As if I don’t have enough on my plate with writing, designing, and all that entails, I’m registered to do ten craft shows this year, beginning in June. This offers time enough for me to create merchandise that will “WOW” the public, so much so, that consumers will buy every piece of work in my booth. I know, you’re grinning, right? One can only hope that will be the case and work toward that goal by offering something different and being a good salesperson who can make the goal a reality.

In between time, I have plans to sell on Pinterest and might even get an Etsy shop going. I have a Storenvy shop that I haven’t completed setting up yet, and have heard some negative grumbling about that particular enterprise. Not sure how true the grumbling is, I won’t mention what I’ve heard.

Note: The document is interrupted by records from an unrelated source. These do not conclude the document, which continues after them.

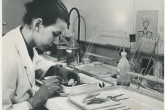 Work at the IAEA Marine Environment Laboratories, Monaco. 1960-1966. Please credit IAEA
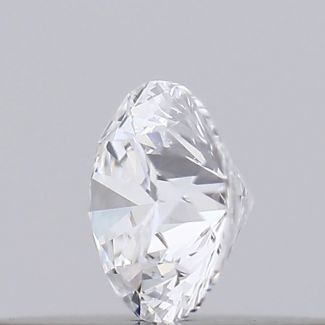 0.15 Carat Round D VS2 EX GIA Natural Diamond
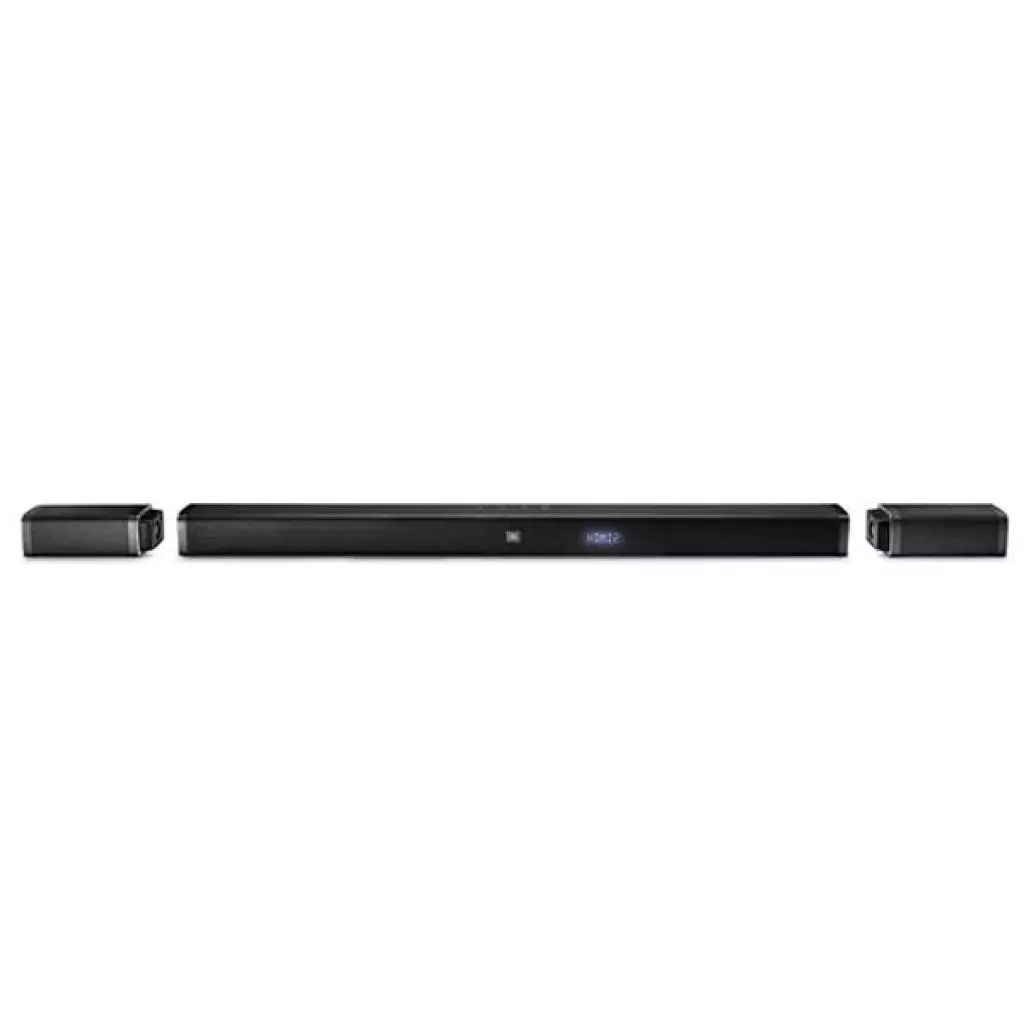 Акустическая система JBL Bar 5.1 Channel 4K Ultra HD Soundbar with True Wireless (JBLBAR51BLKEP) - 1 Акустическая система JBL Bar 5.1 Channel 4K Ultra HD Soundbar with True Wireless (JBLBAR51BLKEP) - 1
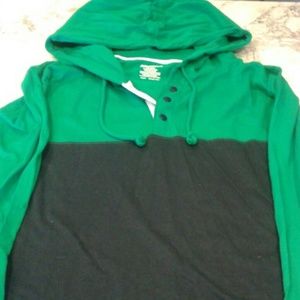 Mens hoodie t-shirt NWT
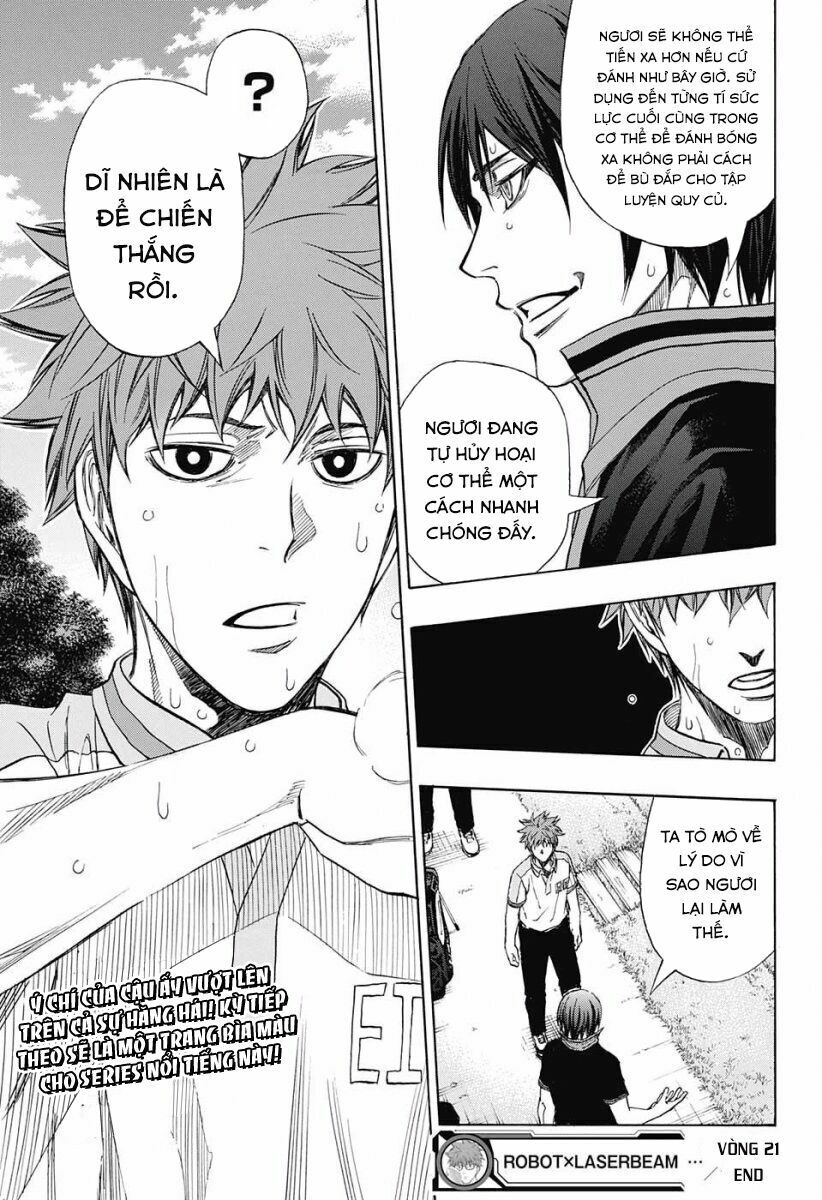 Robot X Laserbeam Chapter 21 - Trang 2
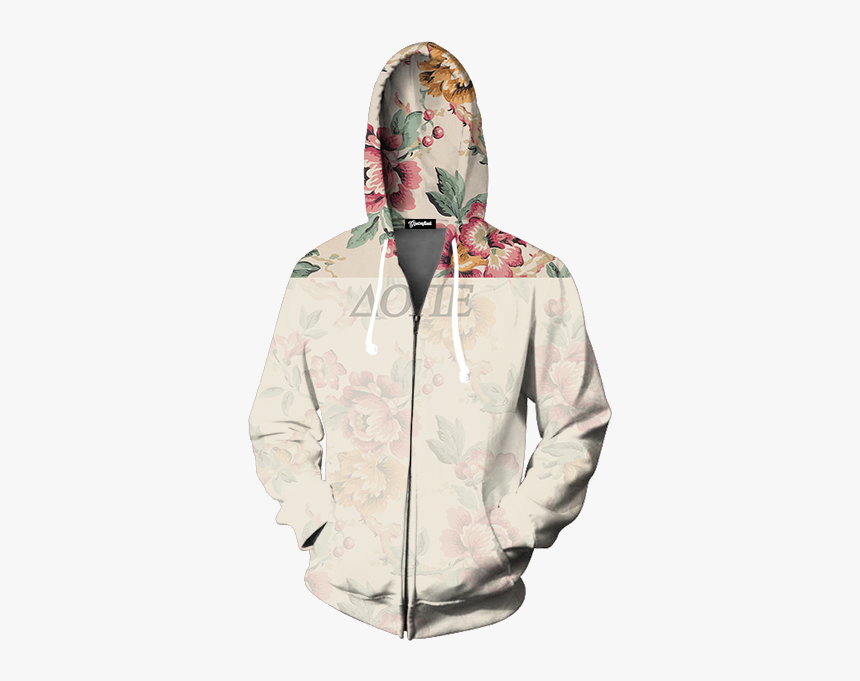 Custom Printed Zipper Hoodies, HD Png Download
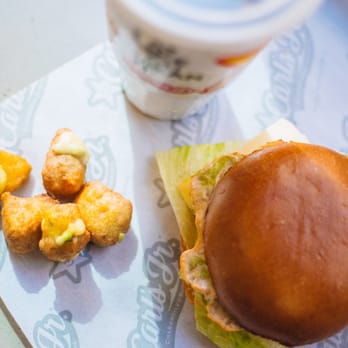 Carl's Jr - a hamburger and tater tots - Burgers Near Me - Edmonton, Alberta Carl's Jr - a hamburger and tater tots - Burgers Near Me - Edmonton, Alberta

Back to craft shows. . . If you do craft shows and fairs, then you know what I mean when I say selection of venue is paramount. I’ve done juried shows that appeared to be a great venue, yet once I got there, the show looked like a flea market which meant every consumer thought they could offer a mere fraction of the asking price.When reminded of the amount of work that went into the piece, the consumer didn’t consider it important. It’s the cost of being creative. But really? I refuse to reduce my price to make a sale, though there are lots of things I do offer to engage the customer. This new venue I’ve decided to participate with is a great spot, has talented vendors, and I look forward to being there to sell my work once or twice per month from June through December. Let’s hope I meet with success, for it won’t be due to lack of trying!